Everything in the listing should be restated word for word.

(Records of scene-based questions)
━━━━━━━━━━━━━━━━━━━━━━━━━━━━━━
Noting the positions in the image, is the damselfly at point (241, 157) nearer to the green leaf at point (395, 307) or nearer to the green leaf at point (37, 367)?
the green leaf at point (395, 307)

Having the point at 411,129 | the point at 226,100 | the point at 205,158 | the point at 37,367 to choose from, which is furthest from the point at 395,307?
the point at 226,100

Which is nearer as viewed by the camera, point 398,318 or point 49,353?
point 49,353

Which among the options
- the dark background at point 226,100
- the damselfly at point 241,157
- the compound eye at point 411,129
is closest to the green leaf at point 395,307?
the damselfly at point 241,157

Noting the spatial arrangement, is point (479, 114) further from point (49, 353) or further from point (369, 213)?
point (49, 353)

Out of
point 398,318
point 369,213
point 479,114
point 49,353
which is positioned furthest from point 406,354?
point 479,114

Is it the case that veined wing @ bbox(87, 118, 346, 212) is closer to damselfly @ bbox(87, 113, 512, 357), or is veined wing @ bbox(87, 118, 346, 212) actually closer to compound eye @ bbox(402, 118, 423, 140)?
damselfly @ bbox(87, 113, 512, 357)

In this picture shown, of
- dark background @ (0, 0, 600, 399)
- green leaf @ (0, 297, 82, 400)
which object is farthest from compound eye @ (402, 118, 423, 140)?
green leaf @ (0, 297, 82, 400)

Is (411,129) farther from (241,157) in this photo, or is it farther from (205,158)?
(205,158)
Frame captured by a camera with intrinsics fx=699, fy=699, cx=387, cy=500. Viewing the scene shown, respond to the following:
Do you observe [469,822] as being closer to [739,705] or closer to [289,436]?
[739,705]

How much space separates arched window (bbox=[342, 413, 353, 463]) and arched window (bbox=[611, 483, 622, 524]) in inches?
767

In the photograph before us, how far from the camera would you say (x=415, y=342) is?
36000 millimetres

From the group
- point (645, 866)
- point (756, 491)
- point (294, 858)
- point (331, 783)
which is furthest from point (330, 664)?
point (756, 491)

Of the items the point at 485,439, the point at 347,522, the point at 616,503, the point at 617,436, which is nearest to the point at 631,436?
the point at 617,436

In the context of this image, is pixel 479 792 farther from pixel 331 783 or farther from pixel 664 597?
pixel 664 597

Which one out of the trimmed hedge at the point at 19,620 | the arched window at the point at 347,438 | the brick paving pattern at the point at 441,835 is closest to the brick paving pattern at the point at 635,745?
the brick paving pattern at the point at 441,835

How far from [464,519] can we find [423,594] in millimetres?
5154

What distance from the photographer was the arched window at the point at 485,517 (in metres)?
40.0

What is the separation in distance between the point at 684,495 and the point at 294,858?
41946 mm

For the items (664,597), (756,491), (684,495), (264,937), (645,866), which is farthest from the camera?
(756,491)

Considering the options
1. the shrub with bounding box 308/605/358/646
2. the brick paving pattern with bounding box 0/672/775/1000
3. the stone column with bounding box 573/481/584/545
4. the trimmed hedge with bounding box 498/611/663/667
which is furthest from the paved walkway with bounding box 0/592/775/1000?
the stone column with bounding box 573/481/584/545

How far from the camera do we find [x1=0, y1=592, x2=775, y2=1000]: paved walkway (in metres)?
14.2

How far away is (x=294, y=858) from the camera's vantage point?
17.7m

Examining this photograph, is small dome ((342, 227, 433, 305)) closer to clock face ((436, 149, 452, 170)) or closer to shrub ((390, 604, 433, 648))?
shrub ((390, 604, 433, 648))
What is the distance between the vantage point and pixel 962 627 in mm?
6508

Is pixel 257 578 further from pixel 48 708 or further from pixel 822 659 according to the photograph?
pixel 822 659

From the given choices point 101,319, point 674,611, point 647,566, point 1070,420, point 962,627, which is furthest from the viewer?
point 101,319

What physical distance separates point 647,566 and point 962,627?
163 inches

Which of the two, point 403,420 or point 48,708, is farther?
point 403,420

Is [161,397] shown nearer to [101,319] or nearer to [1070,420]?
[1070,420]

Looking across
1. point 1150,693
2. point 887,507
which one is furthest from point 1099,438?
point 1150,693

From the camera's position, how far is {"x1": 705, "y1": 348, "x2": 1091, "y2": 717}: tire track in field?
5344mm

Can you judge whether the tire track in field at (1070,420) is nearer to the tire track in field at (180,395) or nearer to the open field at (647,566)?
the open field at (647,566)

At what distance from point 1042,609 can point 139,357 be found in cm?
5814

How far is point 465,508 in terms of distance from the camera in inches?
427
━━━━━━━━━━━━━━━━━━━━━━━━━━━━━━
COMPLETE RESPONSE:
Noting the positions in the image, is the damselfly at point (241, 157) nearer to the green leaf at point (395, 307) or nearer to the green leaf at point (37, 367)?
the green leaf at point (395, 307)

Having the point at 411,129 | the point at 226,100 | the point at 205,158 | the point at 37,367 to choose from, which is furthest from the point at 395,307?
the point at 226,100

Which is nearer as viewed by the camera, point 398,318 or point 49,353?
point 49,353

Which among the options
- the dark background at point 226,100
- the damselfly at point 241,157
- the compound eye at point 411,129
is closest to the green leaf at point 395,307?
the damselfly at point 241,157

Noting the spatial arrangement, is point (479, 114) further from point (49, 353) or further from point (369, 213)?
point (49, 353)

Out of
point 398,318
point 369,213
point 479,114
point 49,353
which is positioned furthest from point 406,354?
point 479,114

Is it the case that veined wing @ bbox(87, 118, 346, 212) is closer to damselfly @ bbox(87, 113, 512, 357), or is veined wing @ bbox(87, 118, 346, 212) actually closer to compound eye @ bbox(402, 118, 423, 140)?
damselfly @ bbox(87, 113, 512, 357)

In this picture shown, of
- dark background @ (0, 0, 600, 399)
- green leaf @ (0, 297, 82, 400)
which object is farthest from compound eye @ (402, 118, 423, 140)?
green leaf @ (0, 297, 82, 400)

Is (411,129) farther from (241,157) in this photo, or is it farther from (205,158)?
(205,158)
Frame captured by a camera with intrinsics fx=699, fy=699, cx=387, cy=500. Viewing the scene shown, respond to the following:
Do you observe [469,822] as being closer to [739,705] or closer to [289,436]?
[739,705]

How much space separates arched window (bbox=[342, 413, 353, 463]) and arched window (bbox=[611, 483, 622, 524]) in inches?
767

In the photograph before us, how far from the camera would you say (x=415, y=342) is?
36000 millimetres

From the group
- point (645, 866)
- point (756, 491)
- point (294, 858)
- point (331, 783)
which is furthest from point (330, 664)?
point (756, 491)

Of the items the point at 485,439, the point at 347,522, the point at 616,503, the point at 617,436, which is nearest to the point at 631,436?
the point at 617,436

In the context of this image, is pixel 479 792 farther from pixel 331 783 or farther from pixel 664 597?
pixel 664 597

Which one out of the trimmed hedge at the point at 19,620 | the arched window at the point at 347,438 | the brick paving pattern at the point at 441,835 is closest to the brick paving pattern at the point at 635,745?
the brick paving pattern at the point at 441,835

How far from [464,519] can we find [423,594] in millimetres?
5154

What distance from the photographer was the arched window at the point at 485,517 (in metres)?
40.0

What is the separation in distance between the point at 684,495 and the point at 294,858?
41946 mm

For the items (664,597), (756,491), (684,495), (264,937), (645,866), which is farthest from the camera?
(756,491)

Considering the options
1. the shrub with bounding box 308/605/358/646
2. the brick paving pattern with bounding box 0/672/775/1000
3. the stone column with bounding box 573/481/584/545
4. the trimmed hedge with bounding box 498/611/663/667
which is furthest from the paved walkway with bounding box 0/592/775/1000?
the stone column with bounding box 573/481/584/545

How far from the camera do we find [x1=0, y1=592, x2=775, y2=1000]: paved walkway (in metres)?
14.2

How far away is (x=294, y=858) from the camera's vantage point?
17.7m

Examining this photograph, is small dome ((342, 227, 433, 305)) closer to clock face ((436, 149, 452, 170)) or closer to shrub ((390, 604, 433, 648))?
shrub ((390, 604, 433, 648))
What is the distance between the vantage point and pixel 962 627 in mm?
6508

Is pixel 257 578 further from pixel 48 708 or further from pixel 822 659 according to the photograph?
pixel 822 659

From the given choices point 101,319, point 674,611, point 647,566, point 1070,420, point 962,627, which is furthest from the viewer?
point 101,319

What physical distance separates point 647,566 and point 962,627?
163 inches

Which of the two, point 403,420 or point 48,708, is farther?
point 403,420

Is [161,397] shown nearer to [101,319] or nearer to [1070,420]?
[1070,420]

Looking across
1. point 1150,693
2. point 887,507
which one is furthest from point 1099,438?
point 1150,693

From the camera's position, how far is {"x1": 705, "y1": 348, "x2": 1091, "y2": 717}: tire track in field?
5344mm

Can you judge whether the tire track in field at (1070,420) is nearer to the tire track in field at (180,395) or nearer to the open field at (647,566)?
the open field at (647,566)

At what distance from point 1042,609 can point 139,357 be found in cm?
5814

How far is point 465,508 in terms of distance from the camera in inches?
427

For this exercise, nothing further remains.